Publication News 118 - 15 April 2024

Bone metabolism and fracture risk in type 2 diabetic polyneuropathy

Aims: To examine the risk of fractures and bone metabolism in individuals with type 2 diabetic polyneuropathy (DPN).

Methods: In this cross-sectional study, males with type 2 diabetes (n=198), aged 54-70 were recruited in Shanghai Tongji Hospital between January 2017 and December 2020. There were 109 individuals with DPN and 89 individuals with type 2 diabetes without DPN. DPN was diagnosed based on vibration perception threshold and clinical evaluations using Toronto Clinical Neuropathy Score. Bone mineral density (BMD) was evaluated by dual-energy x-ray absorptiometry, and bone turnover markers, including cross-linked C- telopeptide (CTX) and alkaline phosphatase (BALP), were measured. The risk of hip fractures in 10 years was calculated with the WHO Fracture Risk Assessment Tool (FRAX).

Results: Individuals with DPN had a lower level of CTX (0.32 ± 0.19 vs 0.38 ± 0.21 ng/mL, p = 0.038) and a higher level of BALP (15.28 ± 5.56 vs 12.58 ± 4.41 μg/mL, p = 0.003) compared to individuals without DPN. Individuals with DPN had a higher BMD at the lumbar spine, L1-L4, (1.05 ± 0.19 vs 0.95 ± 0.37, p = 0.027) and increased risk of hip fracture (0.98 ± 0.88 vs 0.68 ± 0.63, p = 0.009) compared to individuals without DPN. As for the risk of hip fracture, old age, use of insulin, and elevated levels of BALP and CTX were all positively related to the risk of hip fracture (p<0.01).

Conclusions: Individuals with DPN had higher BALP and lower CTX levels, which may increase BMD at the lumbar spine and indicate an altered bone metabolism.
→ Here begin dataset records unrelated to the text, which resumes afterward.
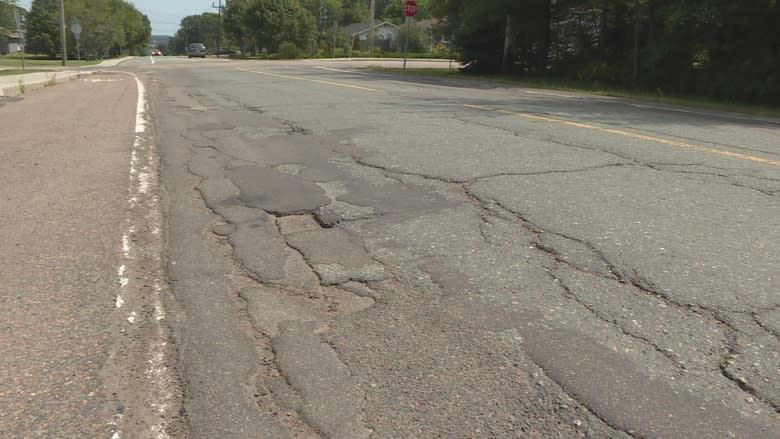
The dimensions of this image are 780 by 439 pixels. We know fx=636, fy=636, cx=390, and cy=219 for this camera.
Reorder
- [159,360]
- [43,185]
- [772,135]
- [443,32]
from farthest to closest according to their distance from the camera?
[443,32]
[772,135]
[43,185]
[159,360]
Comments. Individuals with DPN are susceptible to fractures in contrast to those without DPN (Kim JH et al Clin Endocrinol (Oxf). 2012;77:51-5). The underlying mechanism of bone fragility could be partly attributed to the accumulation of advanced glycation end products in bone collagen and a decrease in bone turnover (Saito M et al Curr Osteoporos Rep. 2014;12:181-8.). Interestingly, BMD remains either normal or elevated in individuals with DPN.
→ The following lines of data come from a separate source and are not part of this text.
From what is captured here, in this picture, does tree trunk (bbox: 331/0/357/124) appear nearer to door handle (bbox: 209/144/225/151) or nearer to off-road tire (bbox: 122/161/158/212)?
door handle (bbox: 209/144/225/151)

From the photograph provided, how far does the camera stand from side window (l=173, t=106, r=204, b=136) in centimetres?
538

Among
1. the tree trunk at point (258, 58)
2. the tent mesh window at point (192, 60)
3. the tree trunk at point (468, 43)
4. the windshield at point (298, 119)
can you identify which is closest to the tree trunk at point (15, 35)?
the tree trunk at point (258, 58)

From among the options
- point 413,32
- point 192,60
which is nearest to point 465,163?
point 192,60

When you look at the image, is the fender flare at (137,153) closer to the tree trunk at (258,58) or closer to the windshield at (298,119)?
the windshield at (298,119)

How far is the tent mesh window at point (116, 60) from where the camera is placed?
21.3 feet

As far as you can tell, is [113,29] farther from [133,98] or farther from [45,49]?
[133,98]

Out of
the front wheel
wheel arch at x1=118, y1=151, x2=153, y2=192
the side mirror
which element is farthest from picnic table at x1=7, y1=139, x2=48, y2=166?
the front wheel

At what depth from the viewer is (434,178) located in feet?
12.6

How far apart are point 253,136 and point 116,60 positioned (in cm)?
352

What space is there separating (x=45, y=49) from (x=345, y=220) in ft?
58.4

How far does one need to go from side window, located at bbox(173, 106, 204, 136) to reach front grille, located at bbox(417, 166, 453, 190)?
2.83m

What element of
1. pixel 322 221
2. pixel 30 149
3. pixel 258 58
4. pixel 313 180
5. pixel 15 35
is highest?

The authors conclude that despite there being an increased BMD at the lumbar spine in patients with DPN, there are still signs of altered bone metabolism and an increased risk of hip fractures. This research study contributes to our understanding of the link between diabetic neuropathy and bone health, adding insights to the existing body of evidence. Future studies should include nerve conduction studies of peripheral nerves and utilize advanced imaging technologies to better understand the impact of DPN on bone metabolism. Additionally, there is a lack of prospective and longitudinal studies that are essential for evaluating bone metabolism and fracture risk over time in individuals with DPN. The recent addition of novel medications for the treatment of diabetes adds complexity, potentially affecting bone and muscle metabolism, and fracture risk in DPN patients.

Karolina S. Khan

Reference. Huang DN, Zeng Y, Ding HR, Zhang ZK, Wang Y, Han DX, Zhang XZ, Song LG. Characteristics of bone metabolism in the male patients with diabetic neuropathy. J Chin Med Assoc. 2024 Mar 1;87(3):292-298. doi: 10.1097/JCMA.0000000000001062. Epub 2024 Jan 29. PMID: 38289285.